Here's my take: a 1M-token context window is a marketing gimmick dressed up as a technical achievement. The industry is obsessing over the wrong number, and the people who actually have to ship AI products are going to pay for it.

Let me explain.

**Bigger context doesn't mean better understanding. It means worse signal-to-noise.** When you stuff a 500K-token document into a model's context, you haven't given it more information — you've given it more noise. Attention is not magic. The model has to allocate its attention across everything you handed it, and the more you hand it, the more diluted that attention becomes. Long-context models fail embarrassingly at simple reasoning tasks over their full context. They confabulate. They lose the thread. They forget what was said 200K tokens ago. The needle-in-a-haystack benchmarks vendors parade around are easier than the work you actually want the model to do. Real workloads aren't "find the magic number in paragraph 47." Real workloads are complex, multi-document reasoning with dependencies that span the entire input. The benchmarks hide this on purpose.

**The cost curve is brutal and the economics get worse, not better.** Transformer attention scales quadratically with sequence length. A 2x increase in context length isn't 2x more expensive — it's 4x. A 10x increase is 100x. Vendors don't show you this math because it would end the conversation. When a vendor proudly announces 1M tokens of context at 90% accuracy on a benchmark, ask what it costs per inference. Then ask what it costs at 100K tokens. The 10x context window isn't 10x more useful — it's somewhere between 50x and 200x more expensive for marginal quality gains on actual workloads. The unit economics are broken and nobody wants to talk about it.

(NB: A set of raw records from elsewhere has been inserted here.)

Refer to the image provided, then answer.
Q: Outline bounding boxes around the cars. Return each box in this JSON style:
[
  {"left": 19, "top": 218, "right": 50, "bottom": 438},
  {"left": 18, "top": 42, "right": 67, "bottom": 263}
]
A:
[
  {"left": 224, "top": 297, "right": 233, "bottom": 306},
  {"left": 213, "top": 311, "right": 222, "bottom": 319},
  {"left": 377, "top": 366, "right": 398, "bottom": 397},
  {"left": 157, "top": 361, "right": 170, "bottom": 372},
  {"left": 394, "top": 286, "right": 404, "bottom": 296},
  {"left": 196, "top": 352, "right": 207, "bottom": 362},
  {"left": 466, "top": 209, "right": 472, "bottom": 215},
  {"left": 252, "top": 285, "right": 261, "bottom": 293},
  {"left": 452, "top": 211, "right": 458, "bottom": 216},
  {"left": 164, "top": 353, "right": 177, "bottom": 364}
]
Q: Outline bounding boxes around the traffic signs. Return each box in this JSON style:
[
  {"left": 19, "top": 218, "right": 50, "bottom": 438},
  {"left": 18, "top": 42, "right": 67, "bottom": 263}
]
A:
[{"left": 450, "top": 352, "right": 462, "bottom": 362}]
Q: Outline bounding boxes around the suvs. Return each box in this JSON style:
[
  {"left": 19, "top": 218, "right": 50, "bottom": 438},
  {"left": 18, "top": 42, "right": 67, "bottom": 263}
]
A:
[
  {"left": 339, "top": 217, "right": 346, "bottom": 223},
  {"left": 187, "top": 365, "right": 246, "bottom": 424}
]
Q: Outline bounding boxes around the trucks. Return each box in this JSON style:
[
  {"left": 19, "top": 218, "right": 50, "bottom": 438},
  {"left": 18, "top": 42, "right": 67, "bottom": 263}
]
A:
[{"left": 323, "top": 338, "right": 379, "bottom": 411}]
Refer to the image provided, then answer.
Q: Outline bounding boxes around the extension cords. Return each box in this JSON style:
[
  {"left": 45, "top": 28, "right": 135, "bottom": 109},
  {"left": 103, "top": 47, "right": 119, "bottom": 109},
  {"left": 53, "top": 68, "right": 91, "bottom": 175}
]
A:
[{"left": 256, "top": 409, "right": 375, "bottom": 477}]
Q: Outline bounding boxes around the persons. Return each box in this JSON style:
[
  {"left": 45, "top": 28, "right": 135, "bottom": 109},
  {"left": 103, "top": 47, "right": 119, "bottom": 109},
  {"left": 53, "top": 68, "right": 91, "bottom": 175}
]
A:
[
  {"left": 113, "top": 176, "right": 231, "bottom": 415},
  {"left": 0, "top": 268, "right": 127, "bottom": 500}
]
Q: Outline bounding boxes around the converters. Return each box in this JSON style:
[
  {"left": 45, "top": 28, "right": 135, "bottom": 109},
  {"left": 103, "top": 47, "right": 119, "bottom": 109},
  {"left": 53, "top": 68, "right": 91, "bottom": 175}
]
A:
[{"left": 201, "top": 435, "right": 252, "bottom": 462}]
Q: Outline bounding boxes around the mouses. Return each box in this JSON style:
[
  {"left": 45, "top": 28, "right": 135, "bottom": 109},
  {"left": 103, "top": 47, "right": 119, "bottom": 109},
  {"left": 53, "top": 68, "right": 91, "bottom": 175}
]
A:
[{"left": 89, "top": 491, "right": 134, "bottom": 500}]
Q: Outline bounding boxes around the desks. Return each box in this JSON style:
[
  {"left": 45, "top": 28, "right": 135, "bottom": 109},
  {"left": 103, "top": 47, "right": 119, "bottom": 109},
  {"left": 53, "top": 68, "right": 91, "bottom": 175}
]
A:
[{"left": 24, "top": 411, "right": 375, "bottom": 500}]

**Most of the training didn't happen at this length anyway.** Look at the training distribution of any major long-context model. The vast majority of pretraining was done at 8K, 16K, maybe 32K tokens. The long-context capability is bolted on with continued training and position interpolation hacks. The model is extrapolating to contexts it never really learned. Sometimes that extrapolation works. Often it doesn't. You're shipping production workloads on a model's best guess.

**RAG and structured retrieval beat raw context length every single time.** Here's what I keep telling the teams I work with: if you think you need a million tokens of context, you don't have a context window problem — you have a search problem. A well-built RAG pipeline with proper chunking, embedding, and reranking will outperform a 1M-token context on essentially any real workload. It's faster, cheaper, more reliable, and you can actually debug it. The "just stuff it all in the context" approach is the sign of an engineering team that hasn't thought hard about the problem yet.

**The counterargument, briefly, then dismissed.** Yes, long context is useful for some things. Large codebases. Whole-book analysis. Long conversation histories. I'm not arguing for zero context. I'm arguing for honest context. A 64K or 128K context window is plenty for nearly every production workload paired with the right retrieval and prompting. Pretending you need 1M tokens is a fantasy sold by vendors who need a number for the slide. The real differentiation is going to come from inference quality, latency, tool use, and cost per task — not from who can stick the biggest number on a benchmark.

**The take.** Stop counting tokens. Start counting whether the model actually understood your problem. The vendor with the 1M-token context window is not your friend — they're selling you a metric that flatters their roadmap and punishes your bill. The teams shipping real AI products in 2026 are the ones that figured this out early: context is a budget, not a feature.